Starkweather Drive ends at Dawes Street and becomes a bicycle path leading into (O.B.) Sherry Park.
According to Historic Madison, Inc.
Leon Park, also known as Lansing Park, was renamed O. B. Sherry Park in 1974 in honor of Orven B. Sherry, a Madison real estate dealer, who donated land for the park’s expansion that eliminated Willow Street and the eastern portion of Thorp Street. Wayne Street was reduced to a remnant that is now so short there is only room for one house on one side of the street.
You can see the original street layout of the area in this map from 1943.
And here is the lone remaining remnant of Wayne Street. All 20 feet or so of it:
Notice on the map that Harding Street was much lengthier back then. Not only did it go south to Atwood Avenue, but also east. The southern portion became Walter Street and I presume the latter section was 86d when the schools were built. Also note that Sargent Street was Grand View Street back then.

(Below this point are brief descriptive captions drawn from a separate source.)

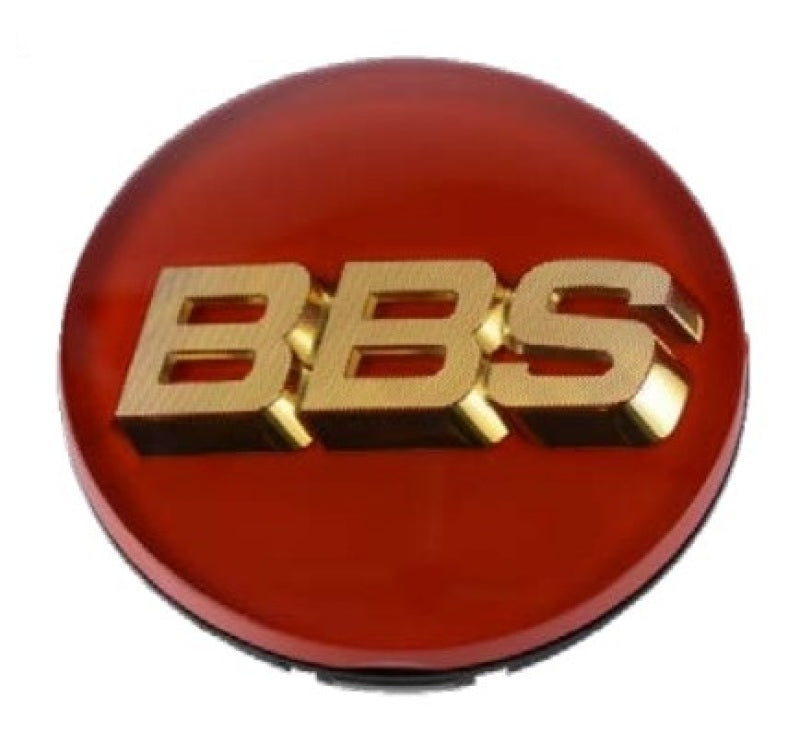 BBS Center Cap 56mm Red/Gold (56.24.012) - armamenter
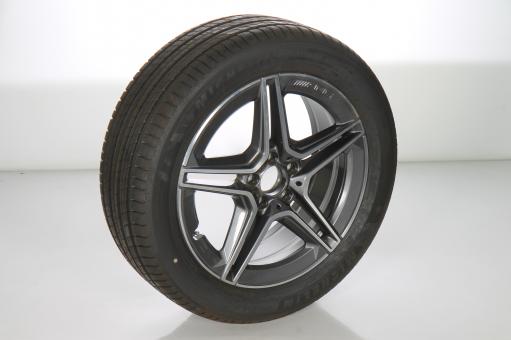 Komplettrad Alu MICHELIN/LatitudeSport3 AMG 5-Doppelspeichen 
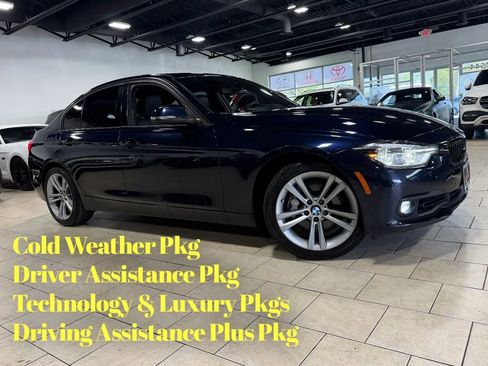 Used 2016 BMW 340i xDrive Sedan AWD/4WD image 1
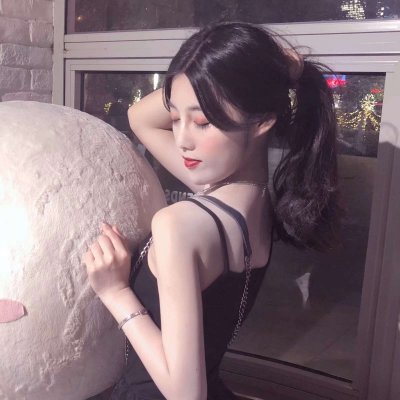 网红女生御姐女神范头像真人图片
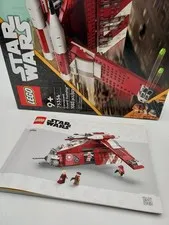 LEGO 75354 Star Wars Coruscant Guard Gunship BOX & MANUAL ONLY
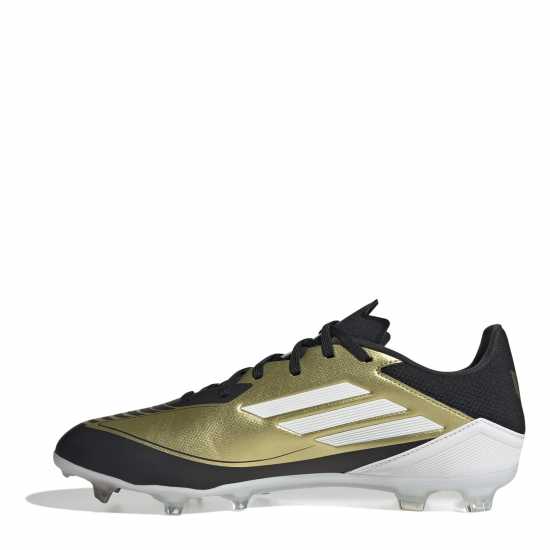 Adidas F50 League Firm Ground Football Boots Злато/Черно Футболни стоножки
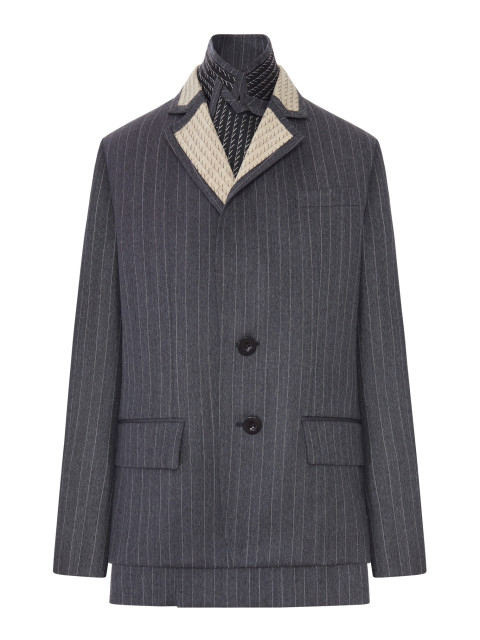 [Sacai] Blazer FW26 2608632001 BLACK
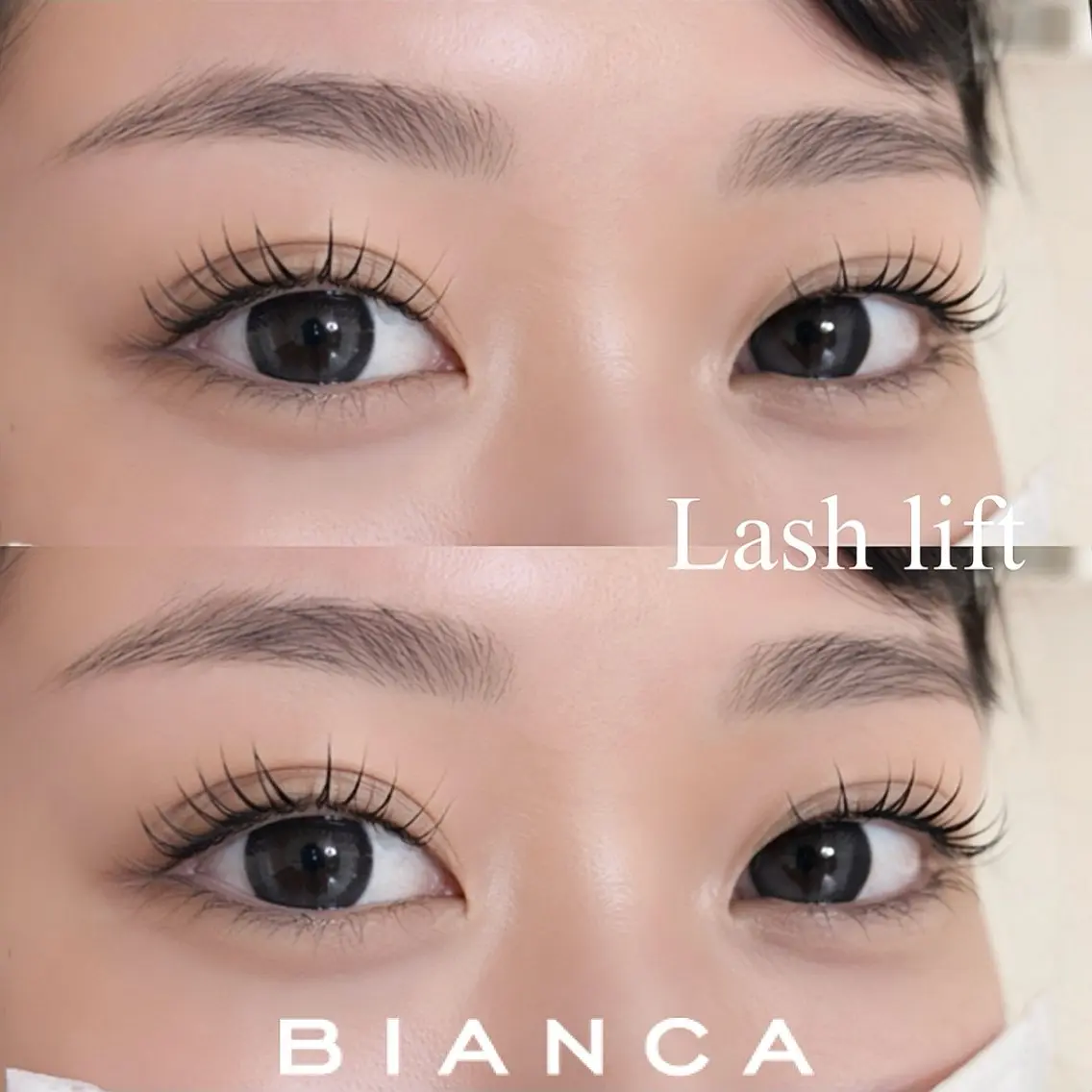 マツエク・マツパ Bianca 川口 ami⟡.·のマツエク・マツパデザイン
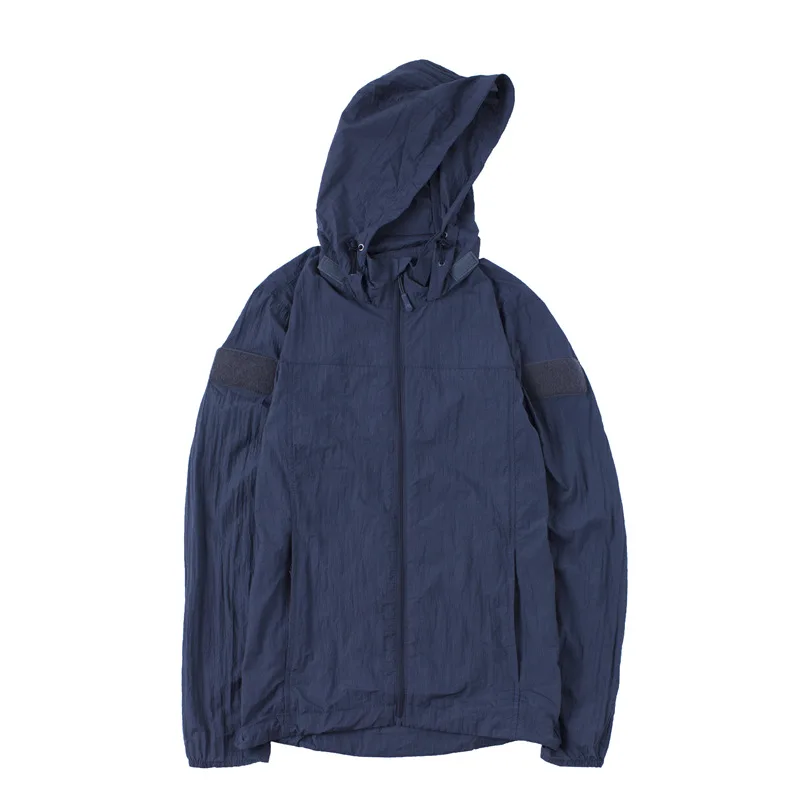 Lightweight Waterproof Jacket Men Summer Breathable Thin Hoody Raincoat Military Portable Windbreaker Army Skin Jackets
Lightweight Waterproof Jacket Men Summer Breathable Thin Hoody Raincoat Military Portable Windbreaker Army Skin Jackets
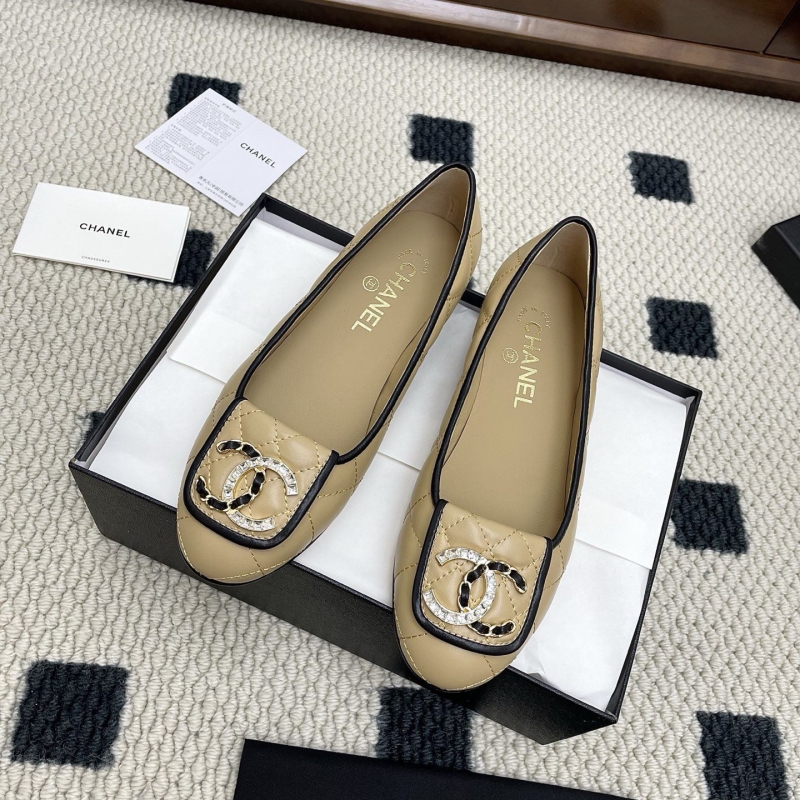 Ch**el flat shoes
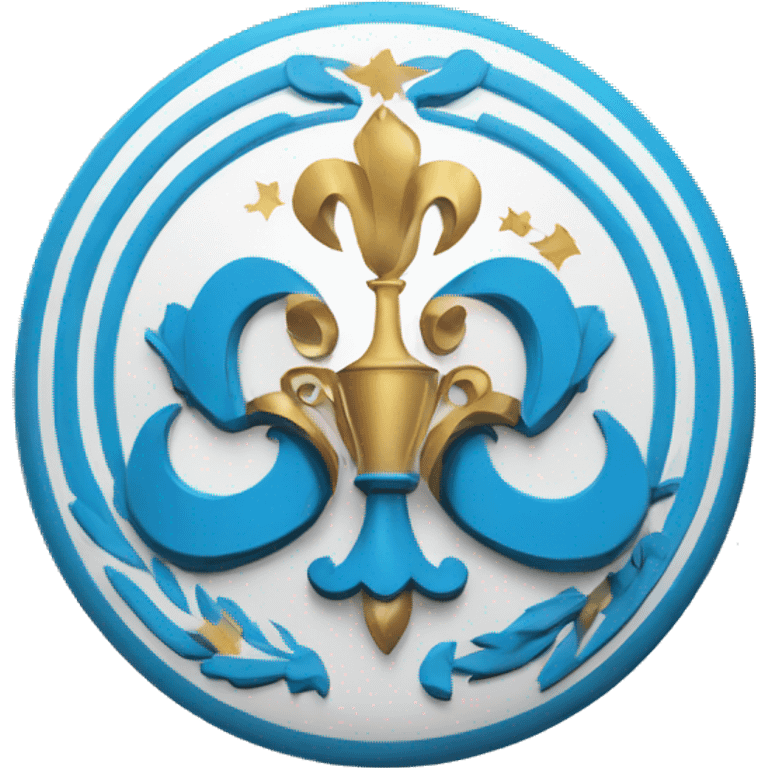 Logo de l’Olympique de Marseille  emoji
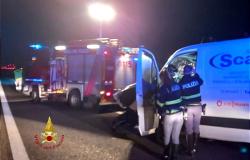Incidente sulla A4:  coinvolti un mezzo pesante ed un furgone
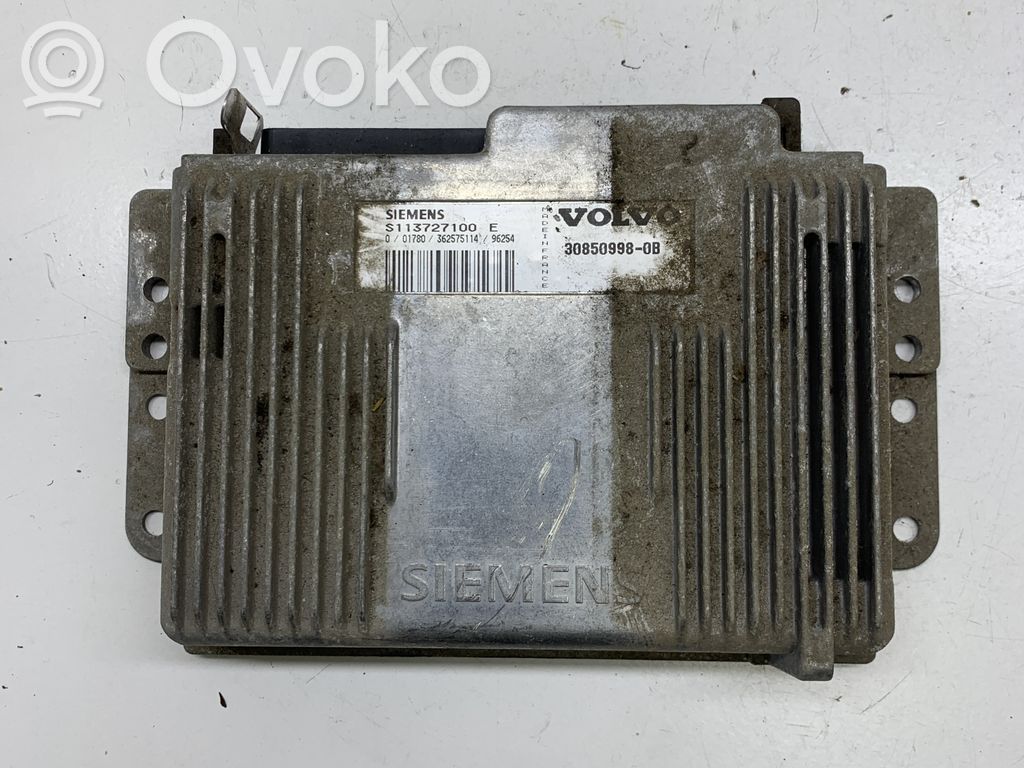 Volvo S40, V40 Engine control unit/module 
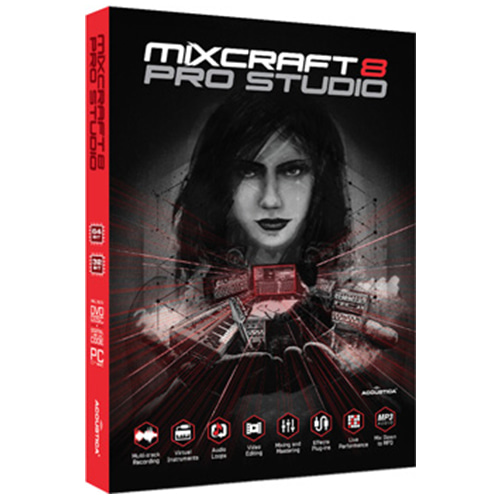 [Acoustica] Mixcraft 8 Pro Studio / 전자배송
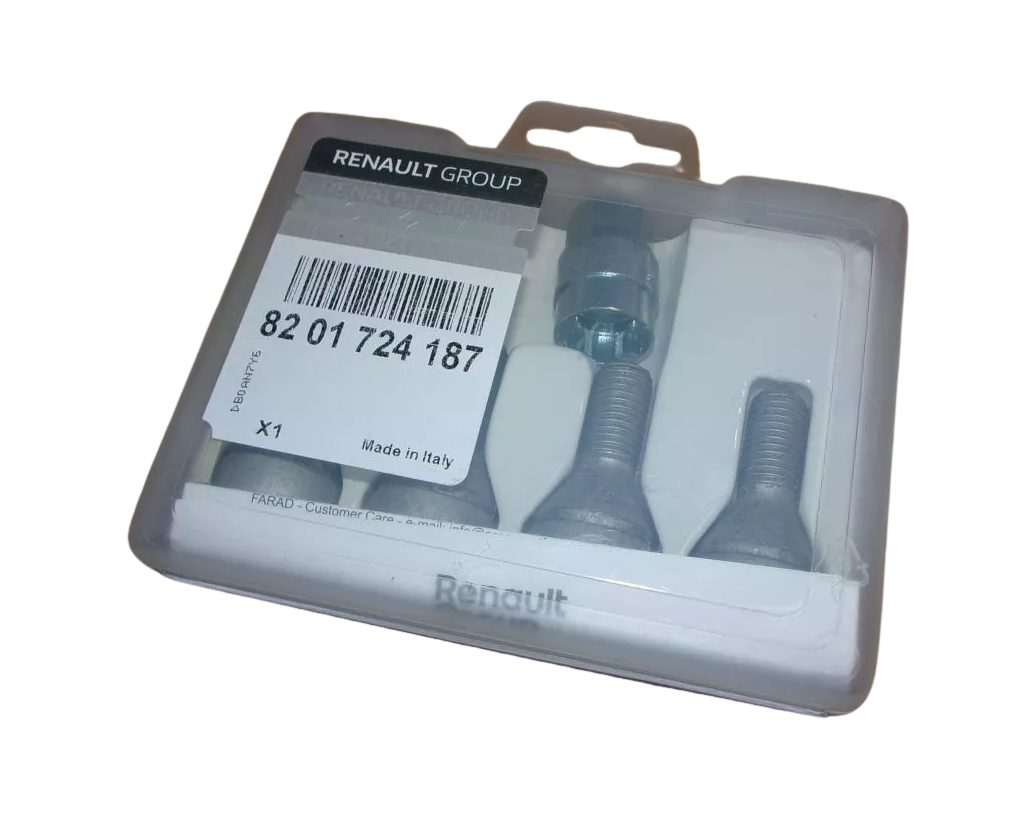 Rattapolt Komplekt Uus Originaal 8201724187 Renault main product photo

The blurb above makes it sound like there has been a park at the current site of Sherry Park. I wonder if any homes were demolished on Thorp, Willow, and Wayne Streets. Oh, and Starkweather Drive too. It occurs to me that getting rid of Thorp Street explains that island of grass
at the intersection of Leon and Milwaukee. There’s the sidewalk along Milwaukee but another one closer to the house at 1 Leon. Thorp must have gone through the trees that now form the park’s northern border.
Here is the park:
There are some old trees in the park which must surely pre-date the removal of the streets such as this quadro-trunk. Or is it a tri-trunk?
The bike path goes across the creek and over to Ivy Street. Swallows love to chase each other underneath the bridge. Here I am looking north with Milwaukee Street in the distance.
And here’s the view south with the western branch of the creek heading off to the right.
Down by the intersection of Hargrove Street and Starkweather Drive, there are a couple paths into the woods which lead to the railroad tracks. There are 3 bridges in short succession which would send a Jungian into spasms of interpretive overload.